La natura è un insieme di relazioni e non un sistema di essenze, perché lo sguardo del ricercatore
è puntato non su presunti principi sostanziali occulti e inverificabili posti alla base della realtà, ma
sulle relazioni causali riconoscibili che legano i fatti tra loro. Ad esempio, allo scienziato non
interessa indagare la sostanza del fulmine, ma solo chiarire i rapporti di causa ed effetto che lo
pongono in relazione ad altri fenomeni e lo rendono comprensibile, come la luce solare, le gocce
d’acqua, ecc..
I fatti sono governati da leggi, perché essendo causalmente legati tra loro, obbediscono a regole
uniformi che rappresentano i modi necessari e i principi invarianti attraverso cui la natura opera. Di
conseguenza, dal punto di vista scientifico, la natura consiste in un insieme di leggi che regolano i
fenomeni e li rendono prevedibili.
La nuova visione della scienza
La scienza moderna è un sapere sperimentale, perché si fonda sull’osservazione dei fatti e perché le
ipotesi vengono verificate (da verum facere, fare il vero, accertare la verità) empiricamente e non
soltanto attraverso dimostrazione razionale. La scienza, tuttavia, non è una semplice registrazione
dei fatti, inquadrata in una teoria generale, ma una costruzione complessa, su base matematica, che
si conclude con l’esperimento, cioè una procedura appositamente costruita per la verifica delle
ipotesi.
La scienza è un sapere quantitativo che si fonda sul calcolo e la misura, perché matematizza i propri
dati, esprimendoli in formule precise. Pertanto, la quantificazione diviene una delle condizioni
imprescindibili dello studi della natura.

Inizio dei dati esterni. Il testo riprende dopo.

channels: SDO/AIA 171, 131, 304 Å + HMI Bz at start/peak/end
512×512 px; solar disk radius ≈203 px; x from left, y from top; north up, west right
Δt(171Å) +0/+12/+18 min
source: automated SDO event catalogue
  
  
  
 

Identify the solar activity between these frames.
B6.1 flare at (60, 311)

«La filosofia è scritta in questo grandissimo libro che continuamente ci sta aperto
innanzi a gli occhi (io dico l’universo), ma non si può intendere se prima non s’impara
a intender la lingua, e conoscer i caratteri, ne’ quali è scritto. Egli è scritto in lingua
matematica, e i caratteri son triangoli, cerchi, ed altre figure geometriche, senza i quali
mezzi è impossibile a intenderne umanamente parola; senza questi è un aggirarsi
vanamente per un oscuro laberinto» [Galileo Galilei, Il Saggiatore, Cap. VI].

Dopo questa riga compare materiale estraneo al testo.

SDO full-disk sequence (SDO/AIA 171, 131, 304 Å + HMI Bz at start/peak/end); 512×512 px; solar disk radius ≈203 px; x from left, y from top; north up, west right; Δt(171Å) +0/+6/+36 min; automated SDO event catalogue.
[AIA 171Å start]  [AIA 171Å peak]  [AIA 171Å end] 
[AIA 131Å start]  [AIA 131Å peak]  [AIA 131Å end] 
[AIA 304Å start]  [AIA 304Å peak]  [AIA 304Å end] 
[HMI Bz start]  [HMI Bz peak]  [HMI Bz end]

La scienza è un sapere intersoggettivo, perché i suoi procedimenti vogliono essere pubblici, cioè
accessibili a tutti, e le sue scoperte pretendono di essere universalmente valide, cioè controllabili, in
via di principio da tutti. Galilei apre il Sidereus nuncius, il primo rapporto scientifico della
tradizione occidentale, con uno schema che permette di costruire il cannocchiale con cui ha
prodotto le osservazioni celesti descritte nel testo. Così facendo, la scienza moderna si stacca dalla
magia e delle discipline occulte, le quali presuppongono una concezione iniziatica o sacerdotale del
sapere, appannaggio di un gruppo ristretto di persone.